Vivimos una situación de excepcionalidad que se nos quiere enmascarar como de normalidad, aunque la connotemos con el adjetivo de nueva. Todas las experiencias vitales que pasan por cualquier tipo de relación social e interpersonal se ven afectadas por la pandemia. Desde marzo y con el confinamiento se logró limitar su expansión, pero con la apertura de las medidas hemos vuelto nuevamente a una situación que nos recuerda que la convivencia con el virus no es la mejor de las opciones.

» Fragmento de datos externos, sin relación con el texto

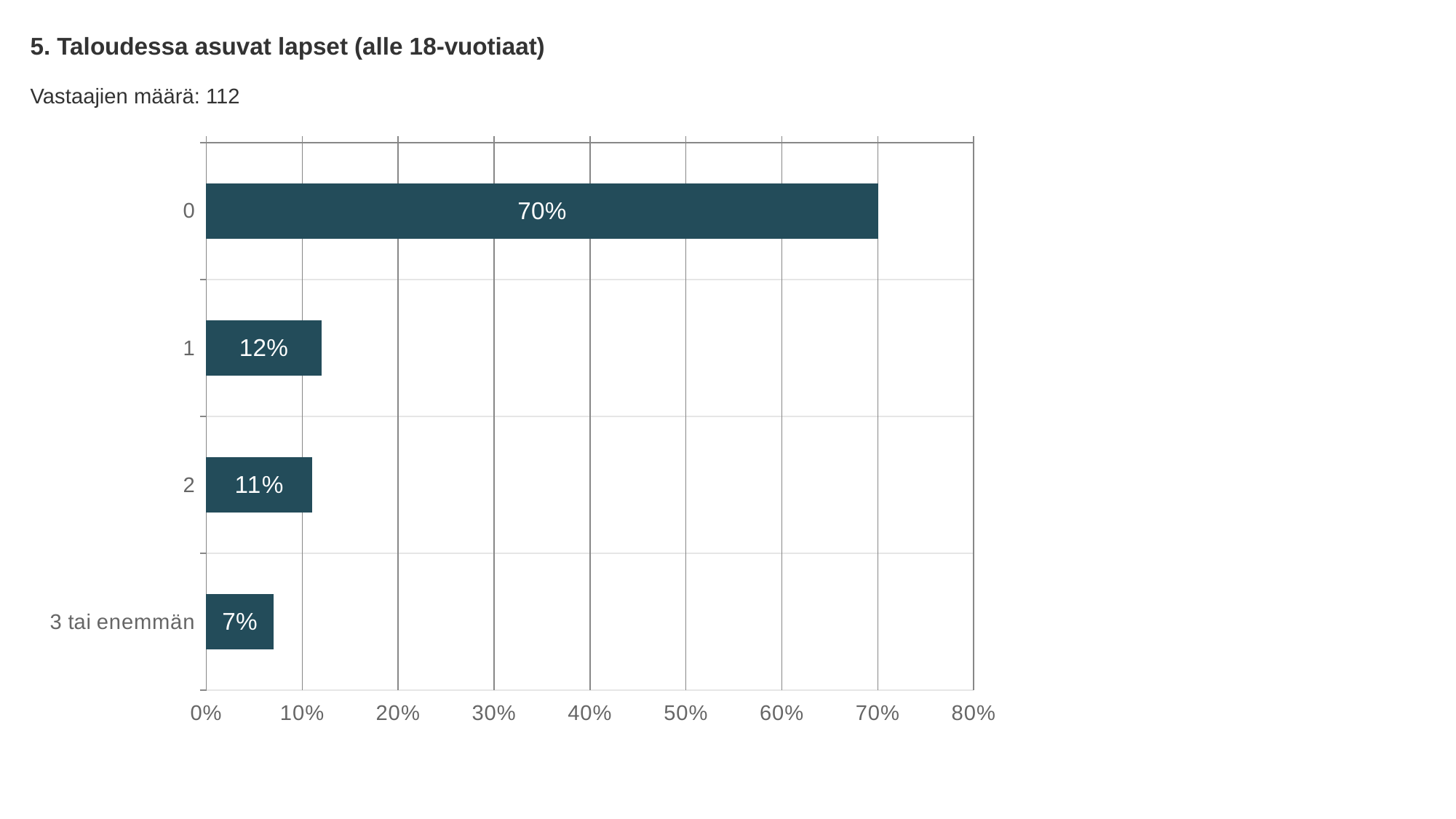
What kind of chart is shown on the slide? bar chart What is the value for the category "2"? 11% What is the difference between the values for "0" and "1"? 58% How many categories are shown in the chart? 4 Which is larger, the value for "1" or the value for "3 tai enemmän"? 1 What is the value for the category "3 tai enemmän"? 7% What is the difference between the values for "2" and "3 tai enemmän"? 4% Which category has the lowest value? 3 tai enemmän What is the title of the chart? 5. Taloudessa asuvat lapset (alle 18-vuotiaat) Which category has the highest value? 0 What is the value for the category "0"? 70% What is the value for the category "1"? 12%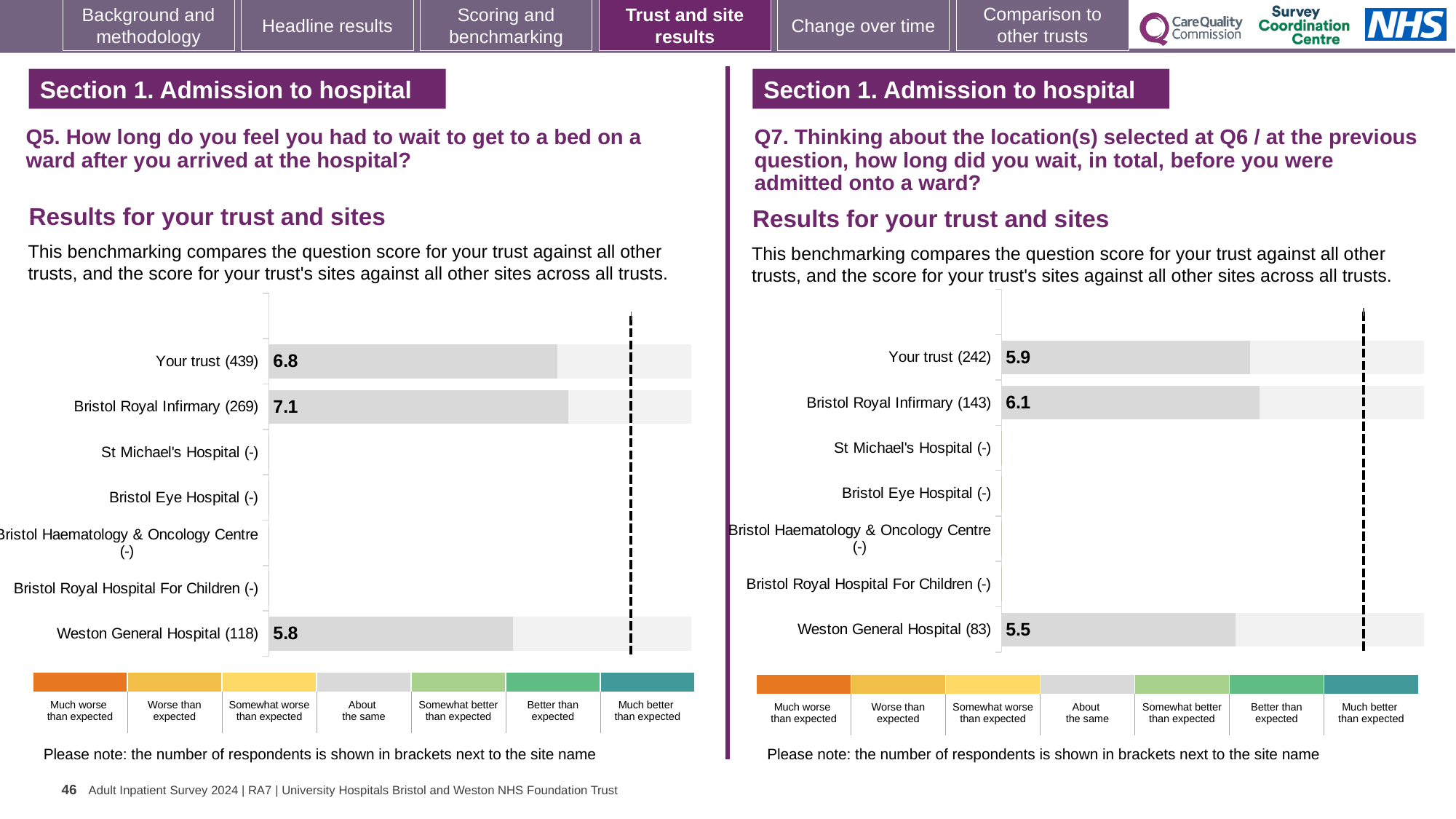
On the Q7 chart (right), which site has the lowest score among those with a plotted value? Weston General Hospital On the Q5 chart (left), which site has the highest score? Bristol Royal Infirmary How many categories (rows) are listed on the Q5 chart (left)? 7 On the Q5 chart (left), what is the score for Bristol Royal Infirmary (269)? 7.1 What kind of chart is the Q7 chart (right)? bar chart On the Q5 chart (left), what is the score for Your trust (439)? 6.8 On the Q7 chart (right), is the score for Bristol Royal Infirmary larger or smaller than the score for Your trust? larger On the Q7 chart (right), what is the score for Bristol Royal Infirmary (143)? 6.1 On the Q7 chart (right), what is the score for Weston General Hospital (83)? 5.5 On the Q5 chart (left), what is the score for Weston General Hospital (118)? 5.8 On the Q5 chart (left), what is the difference between the Bristol Royal Infirmary score and the Weston General Hospital score? 1.3 On the Q7 chart (right), what is the score for Your trust (242)? 5.9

Las políticas de la covid-19 han sido transversales, abarcando esferas como la individual, grupal/familiar, comunitaria/social, empresarial, sanitaria y política. ¿Qué ha fallado entonces para que estemos hablando de una segunda ola? ¿Y quiénes hemos fallado y en qué esferas? Los paradigmas de intervención y propuestas han sido variados -aunque tampoco excesivos- pero, aun así, nos limitamos a una fórmula que no ha proporcionado buenos resultados, con sus esperadas consecuencias: continúa la crisis económica y sanitaria, y con expectativas de agravarse, y junto a ellas, aunque menos citadas, asistimos a una crisis relacional. Todo en su conjunto está creando una ciudadanía de segunda al quedar relegada en los márgenes de lo que el virus ‘permite’ realizar. ¿Por qué entonces no ponemos en práctica lo que otras voces proponen?

Michael Mina, profesor en la Universidad de Harvard, asegura que sería posible acabar con el coronavirus en unas tres semanas a partir de unos tests rápidos y masivos cada dos o tres días que podrían realizarse incluso en casa. Inicialmente, se desconfió de los tests. En estos momentos, aunque desde el ámbito político se cuestione su viabilidad, expertos sanitarios y sociales de nuestro país lo recomiendan junto con un mayor número de rastreadores para atajar la transmisión.

La OMS señaló a Nueva Zelanda como ejemplo para controlar la pandemia después de no registrar casos durante periodos largos. El director de salud neozelandés señaló que el paradigma fue seguir la estrategia de ‘eliminación’ de la enfermedad, en lugar de la ‘mitigación’ que conlleva la convivencia con el virus. Se busca eliminar la curva de contagios y no aplanarla. En España, desde instancias sanitarias se lanzaron mensajes contradictorios. Tanto que debíamos aprender a convivir con el virus como, en oposición, que la convivencia ni era posible, recomendable, ni la solución. Actualmente ya podemos significar la convivencia y sus secuelas relacionales, sanitarias, económicas y políticas. Estamos ante una crisis y las medidas paliativas, heredadas del sistema sanitario, de seguridad social y servicios sociales, no van a prevenir que continúe agudizándose y, posiblemente como suele suceder, afecte más a la población ya de por si vulnerable.

Resulta difícil de entender en ocasiones, si la gravedad del virus como nos dicen es real (aspecto que sí atestiguan las cifras), que no se busquen nuevas estrategias de erradicación para que no tengamos que escuchar desde ámbitos políticos y sanitarios que se ha vuelto a actuar tarde. Actuaciones tardías, en estos momentos, deberían ser foco de reflexión política cuanto menos.

Ante una crisis como la actual deberíamos exigir una respuesta política que se escriba en mayúsculas y que, desde la coordinación, traspase fronteras. El virus no entiende de ellas; sí, en cambio, su incidencia y letalidad donde los sistemas sanitarios son más deficientes, creando desigualdades entre territorios.

Debemos apostar por la prevención desde la eliminación y atajar de este modo las consecuencias que no cesarán mientras se conviva con el coronavirus. Apostar por un sistema eficaz y eficiente, como elementos de política inteligente, cuyo reto actual es el de reescribirnos conjuntamente como comunidad, incluso más allá de las fronteras, para eliminar un virus, que no sabe de ellas.

Aún podemos cambiar las cosas. De nosotros, individual, grupal, institucional y colectivamente depende.